Gage R&R for Melt flow ASTM D1238

So this test can distinguish 6 distinctive products from a total process variation of 64.2454 (6 sigma). So any difference under 10.71 (64.2454 / 6 .. # of categories) is not significant! So my tool's measurement Uncertainty should be (in the range measured) ± 5.35 (10.71 / 2 .. since 10.71 is my full range) .

So am I Ok or I should go back to school?

Thanks

As far as R&R, I would perform it often enough to determine if the process is stable. Do you hire new people? Do variables change in the process? Do you make improvements and such to possibly lower the variance? Or, did it go up?:D


Gage R& R really has no time function - if it is performed correctly at the beginning - which means the parts and the operators cover the variety of possible levels the gage will see over time.
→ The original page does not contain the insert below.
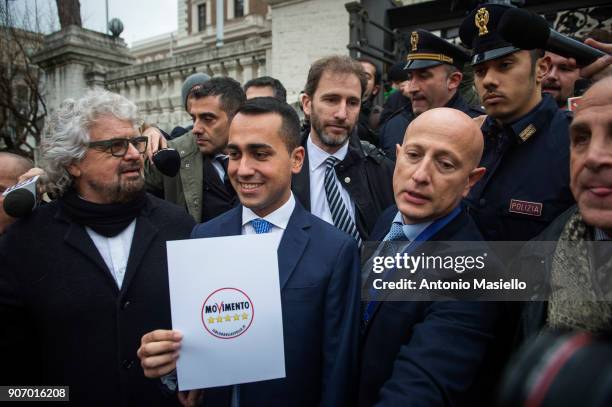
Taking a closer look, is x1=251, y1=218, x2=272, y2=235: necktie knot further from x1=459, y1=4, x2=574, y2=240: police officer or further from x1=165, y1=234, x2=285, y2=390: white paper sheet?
x1=459, y1=4, x2=574, y2=240: police officer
If later you get operators less capable than your original operators, then that is significant enough to redo the gage R&R again. Some folks like to R&R every new operator. Again, that is academic (unless their gaging system has been shown to be so operator dependent that it should not likely be used anyway.)

If the gage is changed, or the measurement process changed, then yes, it needs verified. Improvements can fix one thing, and break another. But, lacking any significant changes to the measurement system, redoing them at any frequency is, again, simply an academic exercise.

As far as stability, my preference is to use calibration data - if the same standards and enough measurement points to establish linearity are used -to establish stability over time. That way I can see measurement change not tainted by any measurement error (such as influenced by roundness, etc.)

Gage R& R really has no time function - if it is performed correctly at the beginning - which means the parts and the operators cover the variety of possible levels the gage will see over time.

This is true unless the measurement device becomes damaged or enters the wear out phase of it's life cycle.

This is true unless the measurement device becomes damaged or enters the wear out phase of it's life cycle.

That is the function of calibration to catch those issues. It should catch drift (if stability is captured) from wear and the inability to read correctly. Calibration does have a time function!